Aufgabe A: Schreibe aus dem Text über die ältesten Bäume in Essen den Abschnitt von „Der älteste Baum“ bis einschließlich „dortigen Baumbestand benannt.“ wortgetreu ab.
Aufgabe B: An welcher Adresse stehen laut dem Text über die ältesten Bäume in Essen die beiden Esskastanien auf dem zweiten Platz?
Aufgabe C: Führe den Text über die ältesten Bäume in Essen im Anschluss an seinen letzten Satz weiter.

Gezeigter Text:
==========

Essen. Wo die zehn ältesten Bäume in Essen stehen, gibt die Naturdenkmalliste der Stadt preis. Auf Platz eins ist eine 350 Jahre alte Eiche.

Der älteste Baum in Essen steht in einer kleinen Straße in Rellinghausen auf einem Privatgrundstück. Laut Naturdenkmalliste der Stadt ist die Eiche rund 350 Jahre alt und damit rund 100 Jahre älter als die beiden Esskastanien, die am Sommersberg 4 in Kettwig auf dem zweiten Platz landen.

Der Rellinghauser Heimatforscher Johannes Stoll vermutet, dass die sogenannte Lüstner-Eiche nach Otto Lüstner, einem ehemaligen Gartenbaudirektor der Stadt benannt wurde. Die beiden Straßen, auf deren Ecke der Baum steht, wurden hingegen 1936 mit „Alte Eichen“ und „Viereiechenhöhe“ nach dem dortigen Baumbestand benannt.

==========

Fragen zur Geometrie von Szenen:
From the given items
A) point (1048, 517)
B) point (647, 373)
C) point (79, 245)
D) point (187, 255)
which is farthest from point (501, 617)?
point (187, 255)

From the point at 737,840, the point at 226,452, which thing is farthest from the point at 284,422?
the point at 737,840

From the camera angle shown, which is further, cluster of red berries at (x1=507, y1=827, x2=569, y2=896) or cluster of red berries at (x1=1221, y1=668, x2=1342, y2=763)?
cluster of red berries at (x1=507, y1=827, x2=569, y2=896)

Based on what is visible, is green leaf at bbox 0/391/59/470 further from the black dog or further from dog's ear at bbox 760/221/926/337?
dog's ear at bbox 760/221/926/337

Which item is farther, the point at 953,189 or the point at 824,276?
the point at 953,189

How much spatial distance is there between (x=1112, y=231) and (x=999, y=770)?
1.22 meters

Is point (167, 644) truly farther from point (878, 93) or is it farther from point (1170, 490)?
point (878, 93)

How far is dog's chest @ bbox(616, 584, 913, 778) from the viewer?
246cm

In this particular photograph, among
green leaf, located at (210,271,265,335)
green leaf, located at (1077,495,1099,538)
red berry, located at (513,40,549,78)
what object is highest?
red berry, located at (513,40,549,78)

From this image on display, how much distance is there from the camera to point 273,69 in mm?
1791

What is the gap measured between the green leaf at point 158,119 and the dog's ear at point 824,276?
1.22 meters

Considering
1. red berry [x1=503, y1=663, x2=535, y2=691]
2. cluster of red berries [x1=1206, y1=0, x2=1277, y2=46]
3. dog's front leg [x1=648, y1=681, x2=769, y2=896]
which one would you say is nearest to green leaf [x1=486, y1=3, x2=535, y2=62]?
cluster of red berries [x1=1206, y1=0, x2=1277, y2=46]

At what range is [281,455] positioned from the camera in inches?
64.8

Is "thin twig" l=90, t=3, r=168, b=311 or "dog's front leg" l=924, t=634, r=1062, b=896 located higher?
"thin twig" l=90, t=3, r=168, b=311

==========

Antwort A:
Der älteste Baum in Essen steht in einer kleinen Straße in Rellinghausen auf einem Privatgrundstück. Laut Naturdenkmalliste der Stadt ist die Eiche rund 350 Jahre alt und damit rund 100 Jahre älter als die beiden Esskastanien, die am Sommersberg 4 in Kettwig auf dem zweiten Platz landen.

Der Rellinghauser Heimatforscher Johannes Stoll vermutet, dass die sogenannte Lüstner-Eiche nach Otto Lüstner, einem ehemaligen Gartenbaudirektor der Stadt benannt wurde. Die beiden Straßen, auf deren Ecke der Baum steht, wurden hingegen 1936 mit „Alte Eichen“ und „Viereiechenhöhe“ nach dem dortigen Baumbestand benannt.

Antwort B: Am Sommersberg 4 in Kettwig.

Antwort C:
Historische Aufzeichnungen gibt es nur selten

Wie alt die Lüstner-Eiche genau ist, weiß niemand. Die Jahresringe des Stamms würden das Geheimnis preis geben. Die kann man jedoch naturgemäß erst zählen, wenn der Baum gefällt ist. So können Experten anhand von Berechnungen mithilfe des Stammumfangs - bei der Lüstner-Eiche beträgt der rund 5,5 Meter - und Erfahrungswerten das Alter von Bäumen nur schätzen. Jacqueline Schröder vom Presseamt der Stadt: „Ein weitere Möglichkeit der Altersbestimmung ist dann gegeben, wenn historische Aufzeichnungen über die Pflanzung vorliegen, was aber nur selten der Fall ist.“

Diese Esskastanien am Sommersberg in Essen Kettwig sind mit geschätzten 260 Jahren auf Platz zwei der ältesten Bäume im Stadtgebiet.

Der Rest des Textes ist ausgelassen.